Hi! A brief introduction to newcomers to this feature… This Friday Fragment is a list of what I’ve read over the past week. It is not meant to be a recommendation list. If you’re interested in a not-at-all-inclusive list, you can look on my website.
This is also also not a book review column. It’s just a list with, maybe, a few opinions tossed in.
An Aria of Omens by Patrice Greenwood. This third in her “Wisteria Tearoom Mysteries” might be the strongest. I enjoyed the use of the Santa Fe Opera as a setting. As a bonus, two original recipes – one for a cocktail, one for a dessert, are included. I want an Aria Cake now!
Corto Maltese: The Ballad of the Salt Sea by Hugo Pratt. Many years ago, Roger Zelazny turned me on to the Corto Maltese graphic novels. They’re weird and wonderful, managing to seamlessly blend hard historical realities and mystic adventure. I always thought there was a story pre-dating the collections Roger sent me, even though the first one in the set (The Brazilian Eagle) was neatly labeled “1.” Imagine my delight and surprise when, while searching the shelves at my public library for something else entirely, I came across this. In some ways this volume is not as strong as some of the later stories, either in art or plot, but it’s still a great adventure tale.
Reading it led me to pulling out the other eight graphic novels, published by NBM, and starting re-reading. I’m up to number seven out of eight…
Recast by Seung Hui Kye. This Korean manga starts out seeming a little too much like those shonen (boy’s) manga that are thinly disguised adaptations of video games.

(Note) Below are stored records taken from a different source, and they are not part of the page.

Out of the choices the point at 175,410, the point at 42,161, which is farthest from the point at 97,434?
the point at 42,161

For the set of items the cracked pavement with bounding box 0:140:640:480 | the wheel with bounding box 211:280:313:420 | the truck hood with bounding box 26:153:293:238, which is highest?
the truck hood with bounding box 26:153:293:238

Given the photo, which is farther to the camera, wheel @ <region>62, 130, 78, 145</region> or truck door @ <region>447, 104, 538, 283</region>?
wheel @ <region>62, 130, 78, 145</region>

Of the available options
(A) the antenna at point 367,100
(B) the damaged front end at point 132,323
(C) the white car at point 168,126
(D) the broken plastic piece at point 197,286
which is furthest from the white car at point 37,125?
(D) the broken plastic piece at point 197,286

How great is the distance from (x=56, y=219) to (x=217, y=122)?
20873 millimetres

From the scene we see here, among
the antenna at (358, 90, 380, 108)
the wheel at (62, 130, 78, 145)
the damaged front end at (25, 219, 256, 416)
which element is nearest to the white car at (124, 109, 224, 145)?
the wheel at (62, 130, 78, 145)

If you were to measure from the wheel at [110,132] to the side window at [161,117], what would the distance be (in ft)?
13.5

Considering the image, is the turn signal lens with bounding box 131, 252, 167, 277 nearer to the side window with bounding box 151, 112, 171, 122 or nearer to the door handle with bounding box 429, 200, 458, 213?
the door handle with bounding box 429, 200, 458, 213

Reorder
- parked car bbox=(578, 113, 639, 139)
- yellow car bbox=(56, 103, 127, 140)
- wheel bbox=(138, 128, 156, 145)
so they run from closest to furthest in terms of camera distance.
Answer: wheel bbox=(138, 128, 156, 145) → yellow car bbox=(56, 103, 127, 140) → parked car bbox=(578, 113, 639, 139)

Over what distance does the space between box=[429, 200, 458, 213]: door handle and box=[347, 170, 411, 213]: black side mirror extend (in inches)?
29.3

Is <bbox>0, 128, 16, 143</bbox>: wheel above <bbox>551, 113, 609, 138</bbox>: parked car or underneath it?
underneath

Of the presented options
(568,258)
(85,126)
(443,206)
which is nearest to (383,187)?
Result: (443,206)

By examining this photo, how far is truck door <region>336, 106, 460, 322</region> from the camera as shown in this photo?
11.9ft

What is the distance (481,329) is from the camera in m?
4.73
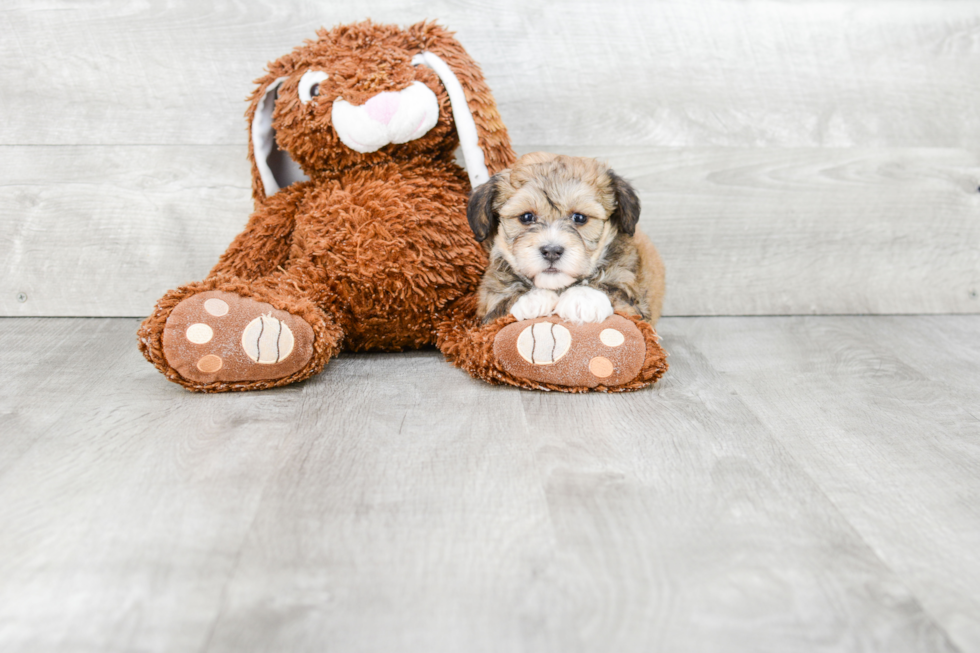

However, I was interested enough by the end of the first three volumes to order the remaining three that our library has in stock.
Lean Mean Thirteen by Janet Evanovich. Audiobook.
Twelve Sharp by Janet Evanovich. Audiobook. This may be one of the best in that Stephanie Plum puts herself on the line for Ranger, rather than waiting for him to pull her out of trouble. A nice bit of character development.
Kim by Rudyard Kipling. Audiobook, superlatively read by Margaret Hilton. Often touted as the first spy novel, it’s so, so much more…
Border Ambush by Melody Groves.
Got A Revolution: The Turbulent Flight of Jefferson Airplane by Jeff Tamarkin. Jim and I recently watched a documentary. I decided I wanted to learn a little more.
Days of Blood And Starlight by Laini Taylor. Audiobook. I listened to the first book in the series, Daughter of Smoke and Bone, a couple months ago.
And, as mentioned above, the final two volumes of Corto Maltese.
Within the Last Couple Months:
Bless Me, Ultima by Rudolfo Anaya. Whenever Southwestern Spanish literature is mentioned, this book is sure to come up. I found it very slow to get started, as if the author felt he needed to anchor the eventual mystical material very solidly in little boy snot and piss. However, by the time I was finished, I was glad I’d taken the time to read it.